Additive Sequences, Sums, Golden Ratios and Determinantal Identities

TL;DR

This paper explores generalized additive sequences, their sums, ratios, and identities, extending Fibonacci concepts to p-sequences and introducing new mathematical properties and identities related to these sequences.

Contribution

It introduces p-sequences as generalizations of Fibonacci, derives formulas for their sums, explores p-golden ratios, and establishes new determinantal identities.

Findings

Closed-form expressions for sums of p-sequences.

Introduction of p-golden ratios and their properties.

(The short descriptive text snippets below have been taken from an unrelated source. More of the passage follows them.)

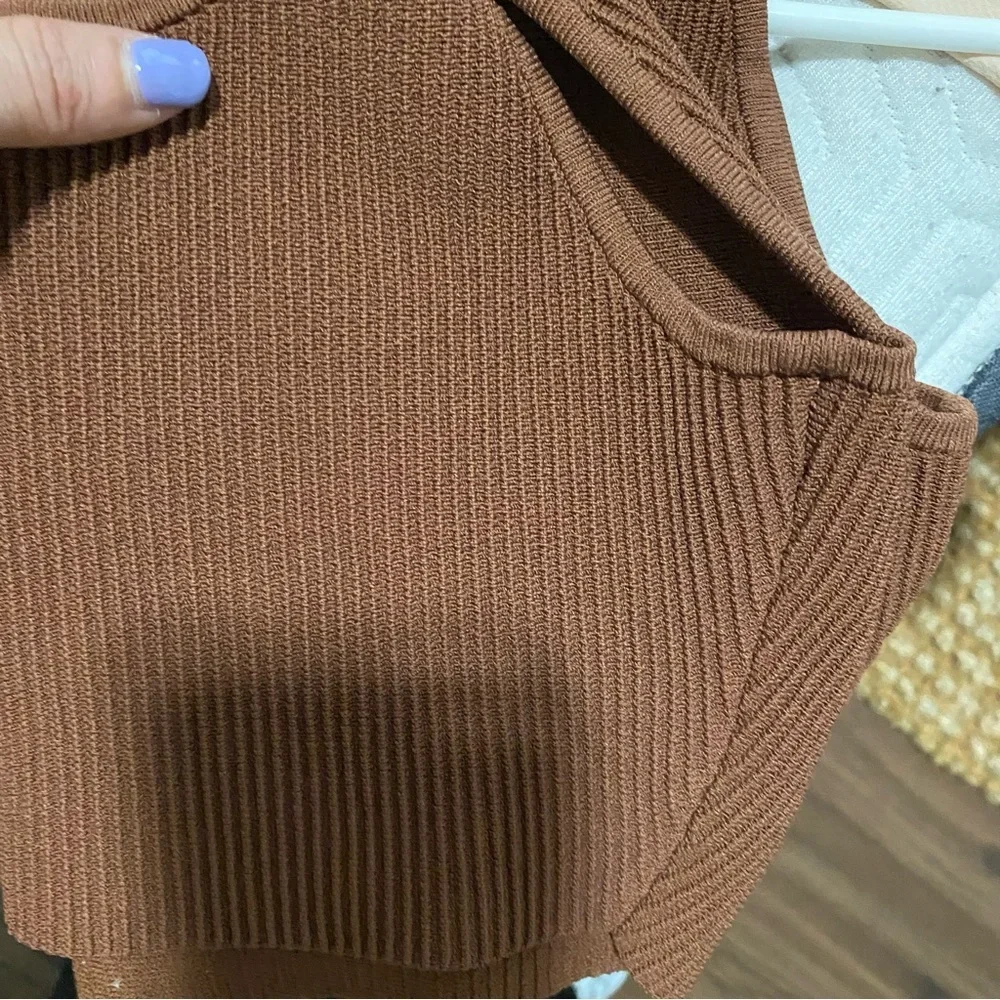 Aritzia | Babaton Sculpt Knit Squareneck Cropped Tank. Large Brown. - Picture 8 of 9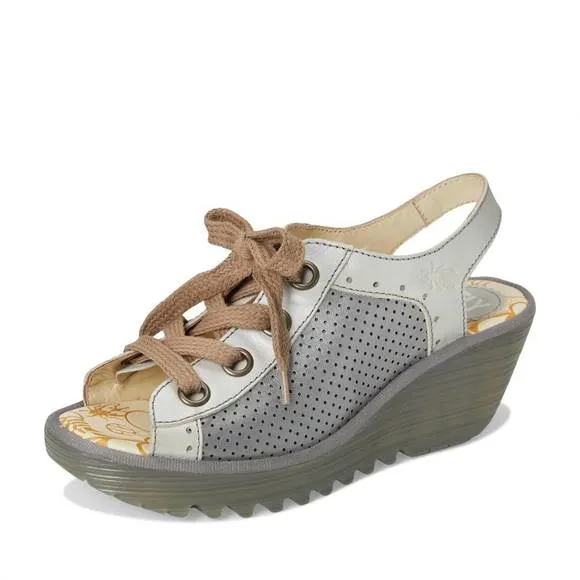 NEW FLY LONDON women's yuta617fly wedge sandal in silver/plomo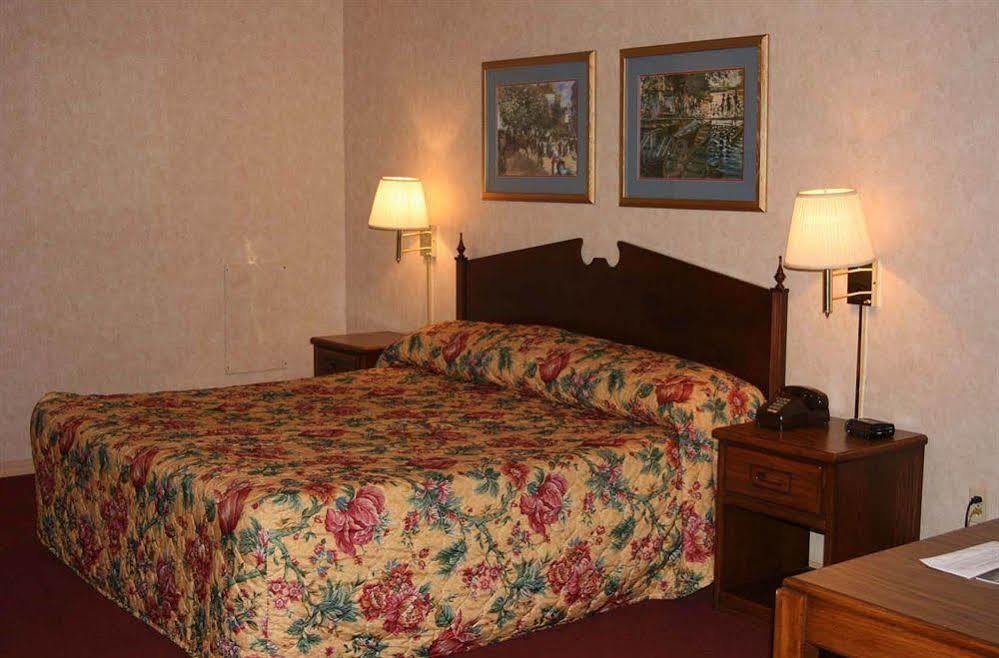 יוריקה ספרינגס Swiss Village Inn מראה חיצוני תמונה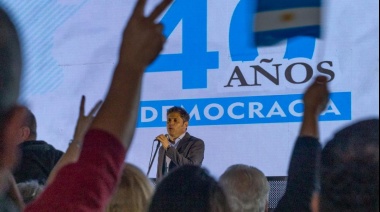 40 años de democracia: Juan de Jesús fue homenajeado en un emotivo acto junto al Gobernador Axel Kicillof e Intendentes de la región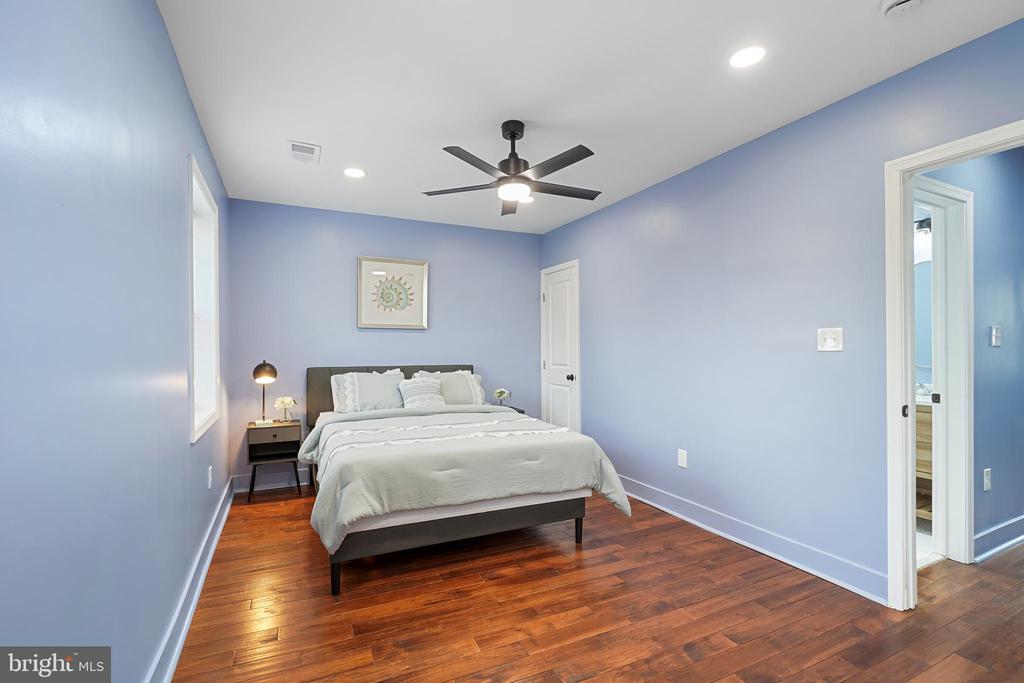 234 Gallatin St NW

Family of determinantal identities generalizing Cassini's identity.

Abstract

The Fibonacci sequence is a series of positive integers in which, starting from $0$ and $1$, every number is the sum of two previous numbers, and the limiting ratio of any two consecutive numbers of this sequence is called the golden ratio. The Fibonacci numbers and the golden ratio are two significant concepts that keep appearing everywhere. In this article, we investigate the following issues: (i) We recall the Fibonacci sequence, the golden ratio, their properties and applications, and some early generalizations of the golden ratio. The Fibonacci sequence is a $2$-sequence because it is generated by the sum of two previous terms, $f_{n+2} = f_{n+1} + f_{n}$. As a natural extension of this, we introduce several typical $p$-sequences where every term is the sum of $p$ previous terms given $p$ initial values called "seeds". In particular, we introduce the notion of $1$-sequence. We then discuss generating functions and limiting ratio values of $p$-sequences. Furthermore, inspired by Fibonacci's rabbit pair problem, we consider a general problem whose particular cases lead to nontrivial additive sequences. (ii) We obtain closed expressions for odd and even sums, sum of the first $n$ numbers, and the sum of squares of the first $n$ numbers of the "exponent" $p$-sequence whose seeds are $(0,1,\cdots,p-1)$. (iii) We investigate the $p$-golden ratio of $p$-sequences, express a positive integer power of the $p$-golden ratio as a polynomial of degree $p-1$, and obtain values of golden angles for different $p$-golden ratios. We also consider further generalizations of the golden ratio. (iv) We establish a family of determinantal identities of which the Cassini's identity is a particular case.